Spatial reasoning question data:
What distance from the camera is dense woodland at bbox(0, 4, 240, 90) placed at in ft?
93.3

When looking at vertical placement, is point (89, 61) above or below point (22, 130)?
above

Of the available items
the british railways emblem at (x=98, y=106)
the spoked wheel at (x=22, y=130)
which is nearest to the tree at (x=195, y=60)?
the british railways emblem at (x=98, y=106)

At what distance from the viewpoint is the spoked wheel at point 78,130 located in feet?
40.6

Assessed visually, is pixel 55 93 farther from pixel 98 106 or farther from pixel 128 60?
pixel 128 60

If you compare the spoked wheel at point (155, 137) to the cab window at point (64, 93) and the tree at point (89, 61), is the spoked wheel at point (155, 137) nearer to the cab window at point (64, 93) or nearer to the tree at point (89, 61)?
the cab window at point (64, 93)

▶ [Objective] Print all of the records above word for word, in their original order.

▶ [Written answer]
What distance from the camera is dense woodland at bbox(0, 4, 240, 90) placed at in ft?
93.3

When looking at vertical placement, is point (89, 61) above or below point (22, 130)?
above

Of the available items
the british railways emblem at (x=98, y=106)
the spoked wheel at (x=22, y=130)
which is nearest to the tree at (x=195, y=60)?
the british railways emblem at (x=98, y=106)

At what distance from the viewpoint is the spoked wheel at point 78,130 located in feet?
40.6

Assessed visually, is pixel 55 93 farther from pixel 98 106 or farther from pixel 128 60?
pixel 128 60

If you compare the spoked wheel at point (155, 137) to the cab window at point (64, 93) and the tree at point (89, 61), is the spoked wheel at point (155, 137) nearer to the cab window at point (64, 93) or nearer to the tree at point (89, 61)?
the cab window at point (64, 93)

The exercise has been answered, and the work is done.